*提供データ:*
★ ★ ★
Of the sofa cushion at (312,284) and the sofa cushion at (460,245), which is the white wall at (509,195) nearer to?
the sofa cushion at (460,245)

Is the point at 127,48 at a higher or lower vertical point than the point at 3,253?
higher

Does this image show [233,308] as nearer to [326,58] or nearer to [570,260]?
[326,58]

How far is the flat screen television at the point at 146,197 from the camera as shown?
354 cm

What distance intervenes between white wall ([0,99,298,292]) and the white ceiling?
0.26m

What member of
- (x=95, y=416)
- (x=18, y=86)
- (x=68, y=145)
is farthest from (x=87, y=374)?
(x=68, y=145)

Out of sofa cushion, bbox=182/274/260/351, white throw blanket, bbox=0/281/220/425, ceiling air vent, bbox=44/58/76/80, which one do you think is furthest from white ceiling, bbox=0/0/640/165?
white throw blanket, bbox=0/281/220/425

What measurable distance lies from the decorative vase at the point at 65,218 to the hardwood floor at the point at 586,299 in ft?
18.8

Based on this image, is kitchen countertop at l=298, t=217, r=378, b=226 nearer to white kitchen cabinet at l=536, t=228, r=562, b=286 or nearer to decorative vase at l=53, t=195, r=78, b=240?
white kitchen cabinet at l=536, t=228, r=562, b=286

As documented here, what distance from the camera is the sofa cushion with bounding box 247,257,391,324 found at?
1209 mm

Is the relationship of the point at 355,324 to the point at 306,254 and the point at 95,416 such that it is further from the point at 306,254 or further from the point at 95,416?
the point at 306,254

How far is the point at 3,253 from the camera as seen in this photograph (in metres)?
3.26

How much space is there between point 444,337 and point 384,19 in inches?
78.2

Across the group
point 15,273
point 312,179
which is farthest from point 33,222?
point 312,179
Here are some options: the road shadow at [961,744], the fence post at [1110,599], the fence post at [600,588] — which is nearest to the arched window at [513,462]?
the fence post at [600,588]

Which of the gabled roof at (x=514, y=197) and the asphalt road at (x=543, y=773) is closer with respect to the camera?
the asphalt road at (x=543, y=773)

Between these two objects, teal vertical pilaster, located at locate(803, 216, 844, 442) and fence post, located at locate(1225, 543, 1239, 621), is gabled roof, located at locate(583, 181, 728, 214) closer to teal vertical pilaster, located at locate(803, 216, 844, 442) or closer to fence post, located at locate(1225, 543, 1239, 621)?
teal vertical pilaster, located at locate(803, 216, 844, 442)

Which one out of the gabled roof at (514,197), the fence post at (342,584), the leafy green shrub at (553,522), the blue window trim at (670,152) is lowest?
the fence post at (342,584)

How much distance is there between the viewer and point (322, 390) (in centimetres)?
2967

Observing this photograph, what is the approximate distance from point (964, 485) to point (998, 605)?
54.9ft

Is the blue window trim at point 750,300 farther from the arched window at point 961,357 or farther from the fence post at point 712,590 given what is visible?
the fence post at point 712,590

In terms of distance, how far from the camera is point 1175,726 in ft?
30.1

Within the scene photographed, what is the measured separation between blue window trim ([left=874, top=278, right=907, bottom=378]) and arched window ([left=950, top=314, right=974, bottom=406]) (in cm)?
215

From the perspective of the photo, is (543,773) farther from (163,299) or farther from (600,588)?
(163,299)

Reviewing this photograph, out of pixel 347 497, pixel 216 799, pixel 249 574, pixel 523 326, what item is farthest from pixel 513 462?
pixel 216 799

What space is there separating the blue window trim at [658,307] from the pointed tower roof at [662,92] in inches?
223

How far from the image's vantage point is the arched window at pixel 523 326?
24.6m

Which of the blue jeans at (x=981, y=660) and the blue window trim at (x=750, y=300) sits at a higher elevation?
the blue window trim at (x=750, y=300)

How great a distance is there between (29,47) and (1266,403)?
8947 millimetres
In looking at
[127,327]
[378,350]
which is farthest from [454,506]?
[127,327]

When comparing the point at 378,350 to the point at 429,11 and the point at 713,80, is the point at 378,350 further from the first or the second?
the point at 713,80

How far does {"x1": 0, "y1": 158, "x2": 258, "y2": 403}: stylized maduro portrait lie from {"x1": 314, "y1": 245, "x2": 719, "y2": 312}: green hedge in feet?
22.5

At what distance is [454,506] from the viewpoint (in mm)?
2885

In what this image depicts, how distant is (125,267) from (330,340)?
★ ★ ★
*問題の詳細:*
上のデータで「pixel」という語を含む行の数を答えよ。数だけを書くこと。

*解答:*
3